第二十六話 不意の誘い
天文十八年(1549)十二月下旬 山城国上京 山科邸 今川 龍王丸
「面をあげられよ龍王丸殿。会いたかったぞよ。ほんによく参られた」
内蔵頭殿の言葉を受けて頭を上げる。そこには精悍な顔付きの公家がいた。まだ四十代の前半のはずだ。機敏に動かれる公家なだけあって若々しく見える。
「某もいつかお会いしたいと思うておりました。念願かない祝着至極に存じます」
「ほほほ、そう言ってくれると麿も嬉しいぞよ。」
内蔵頭殿がにこやかな笑みを浮かべている。
「雪斎殿はしばらく振りじゃな」
「はっ。またお目にかかることができて祝着至極にございます」
"うむうむ"と内蔵頭殿が頷いた。
内蔵頭殿への訪問には、雪斎と内蔵助を連れて来た。雪斎は公家との会合も経験豊富だ。内蔵助は日頃から内蔵頭殿と会っている間柄だ。お陰であまり気負う事無く気楽に訪問できている。

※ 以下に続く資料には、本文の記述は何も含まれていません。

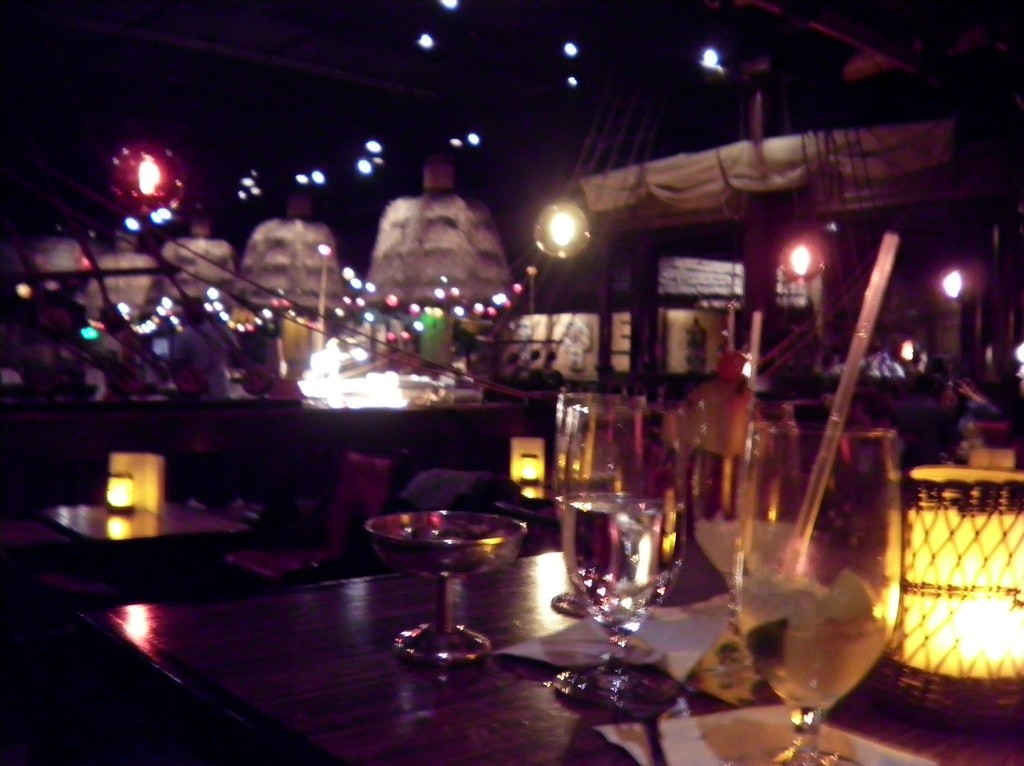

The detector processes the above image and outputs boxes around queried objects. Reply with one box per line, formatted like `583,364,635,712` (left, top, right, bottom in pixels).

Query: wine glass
737,422,901,766
365,513,526,666
550,494,688,716
694,403,794,697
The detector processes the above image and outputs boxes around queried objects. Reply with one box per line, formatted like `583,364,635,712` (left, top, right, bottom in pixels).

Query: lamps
872,465,1024,732
521,453,540,486
104,471,136,516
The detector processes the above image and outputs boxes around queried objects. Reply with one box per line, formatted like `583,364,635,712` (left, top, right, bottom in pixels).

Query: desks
40,502,249,545
74,561,1024,766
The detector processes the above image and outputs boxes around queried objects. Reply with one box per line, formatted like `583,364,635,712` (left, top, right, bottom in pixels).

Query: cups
556,392,689,604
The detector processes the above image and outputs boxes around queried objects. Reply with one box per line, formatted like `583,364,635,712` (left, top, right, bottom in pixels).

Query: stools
223,553,325,596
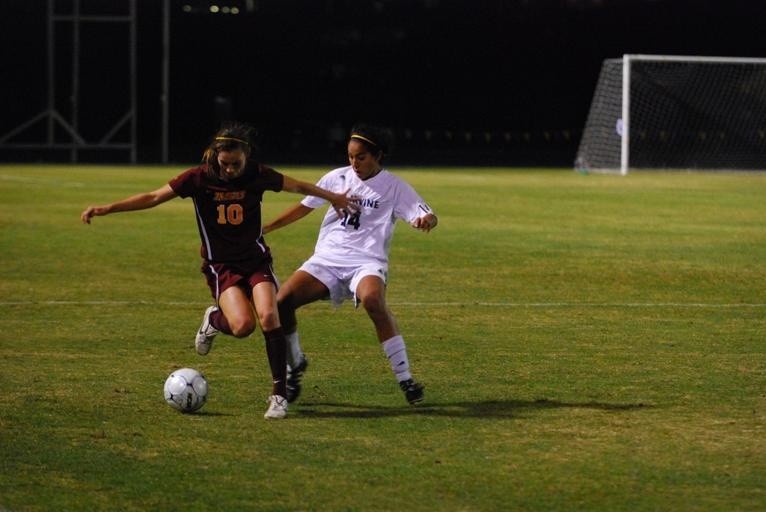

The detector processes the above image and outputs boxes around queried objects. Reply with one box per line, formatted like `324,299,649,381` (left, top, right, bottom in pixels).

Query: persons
79,124,361,419
264,125,438,404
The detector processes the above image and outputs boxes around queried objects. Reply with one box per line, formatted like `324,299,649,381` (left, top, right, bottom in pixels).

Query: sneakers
400,379,425,404
264,354,308,420
195,305,219,355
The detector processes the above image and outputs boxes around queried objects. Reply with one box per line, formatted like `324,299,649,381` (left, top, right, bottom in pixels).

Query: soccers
164,367,208,413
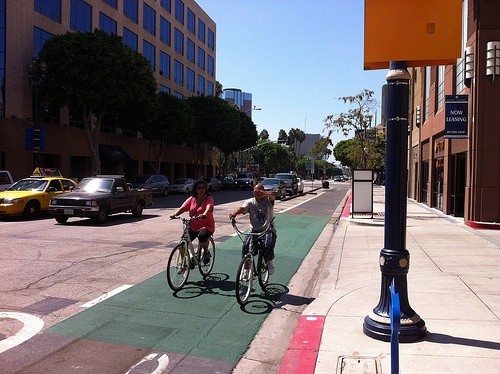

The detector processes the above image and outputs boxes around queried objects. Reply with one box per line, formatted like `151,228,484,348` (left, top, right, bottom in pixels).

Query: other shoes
202,250,211,264
266,261,275,275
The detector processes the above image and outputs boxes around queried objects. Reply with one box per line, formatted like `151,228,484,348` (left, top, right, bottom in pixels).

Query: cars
334,175,349,182
169,178,195,195
217,176,234,184
297,178,304,193
233,173,259,190
0,176,80,221
260,178,287,199
131,175,169,198
205,178,222,192
0,171,15,192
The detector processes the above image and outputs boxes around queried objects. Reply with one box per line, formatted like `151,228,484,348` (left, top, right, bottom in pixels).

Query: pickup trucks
49,177,151,224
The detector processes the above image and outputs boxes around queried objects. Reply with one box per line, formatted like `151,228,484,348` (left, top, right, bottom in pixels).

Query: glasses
197,186,205,190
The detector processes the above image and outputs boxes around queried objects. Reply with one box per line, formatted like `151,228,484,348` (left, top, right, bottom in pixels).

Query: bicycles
230,215,276,307
166,215,216,293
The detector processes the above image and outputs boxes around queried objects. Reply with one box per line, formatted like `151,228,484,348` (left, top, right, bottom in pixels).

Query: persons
230,184,277,278
170,181,215,274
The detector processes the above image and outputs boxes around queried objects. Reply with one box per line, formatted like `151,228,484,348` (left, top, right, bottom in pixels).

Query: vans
276,172,298,197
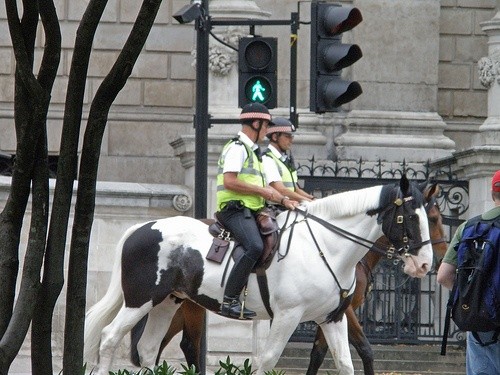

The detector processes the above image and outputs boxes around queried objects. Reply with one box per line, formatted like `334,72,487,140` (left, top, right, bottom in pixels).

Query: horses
130,184,447,374
83,172,433,375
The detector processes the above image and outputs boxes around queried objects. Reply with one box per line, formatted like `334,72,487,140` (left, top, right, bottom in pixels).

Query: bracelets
281,196,290,205
311,196,317,200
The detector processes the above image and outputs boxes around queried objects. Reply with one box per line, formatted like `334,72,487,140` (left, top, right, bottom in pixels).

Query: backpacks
451,213,500,332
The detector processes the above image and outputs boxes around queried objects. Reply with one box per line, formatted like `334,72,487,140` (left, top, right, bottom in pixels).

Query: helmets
266,116,297,135
239,102,276,126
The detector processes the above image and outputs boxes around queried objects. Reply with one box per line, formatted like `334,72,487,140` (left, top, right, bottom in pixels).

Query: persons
215,102,301,319
436,169,500,375
261,117,317,216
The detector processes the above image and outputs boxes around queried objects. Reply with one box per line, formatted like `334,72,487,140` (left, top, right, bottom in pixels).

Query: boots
221,253,257,318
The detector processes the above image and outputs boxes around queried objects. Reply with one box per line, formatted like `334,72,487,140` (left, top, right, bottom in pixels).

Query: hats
491,170,500,192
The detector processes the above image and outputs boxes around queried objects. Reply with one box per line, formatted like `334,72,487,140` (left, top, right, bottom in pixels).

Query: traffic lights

「細やかではありますが、手土産を持参致しました。ご笑納頂ければ幸いでござりまする」
「ホホホ。これはこれは。気を使わせて済まぬの」
ホクホクした顔を浮かべて内蔵頭が品を受け取った。
「……して、今日はいかなる用向きかの。挨拶をするためだけに上洛したわけではあるまい。ま、麿はそれでも構わぬがの」
「はっ。銭に関するご相談にございます」
「ほぅ、銭とな」
内蔵頭の顔から笑みが消え、真剣な顔になっている。
「はい。昨今の商いにおいて銭の必要性は増すばかりにござります。なれど、どこも銭が不足しがちでござります」
「そうでおじゃるの。この洛中とて鐚銭が多く出回っておる。地方ではもっと悪い状況であろうの」
「はっ。市の発展によって、日に銭が必要となっておる中、質の良い貨幣が絶対的に不足している状況でござりまする。だからこそ鐚銭の流通を許してしまう状況になっておるのでござりまする」
俺が訴えると、内蔵頭が笑みを浮かべながら応じた。
「……内蔵頭様?」
「ホホホ…。いや、内蔵助からその方は商いの事に熱心だと聞いていたのじゃがな。まことに熱心であるなと感心しておったのよ」
「…開口一番に銭の事を話すのは無粋でございましたな」
「良い良い。つい面白くての。あい済まぬ」
銭は高貴な身分にとって卑しい存在だったな。内蔵頭殿は朝廷の財政に携わる身ゆえに銭の重要性を理解されている。だが他の方ではそうはいかぬかも知れぬ。話の持って行き方は気を付けねばならんな。銭が卑しいか……。悪事を経て稼いだ銭ならまだしも、正当な対価で得た銭も等しく卑しいものだと考える等、全く理解できんな。だが郷に入っては郷に従えだ。次からは気を付けるとしよう。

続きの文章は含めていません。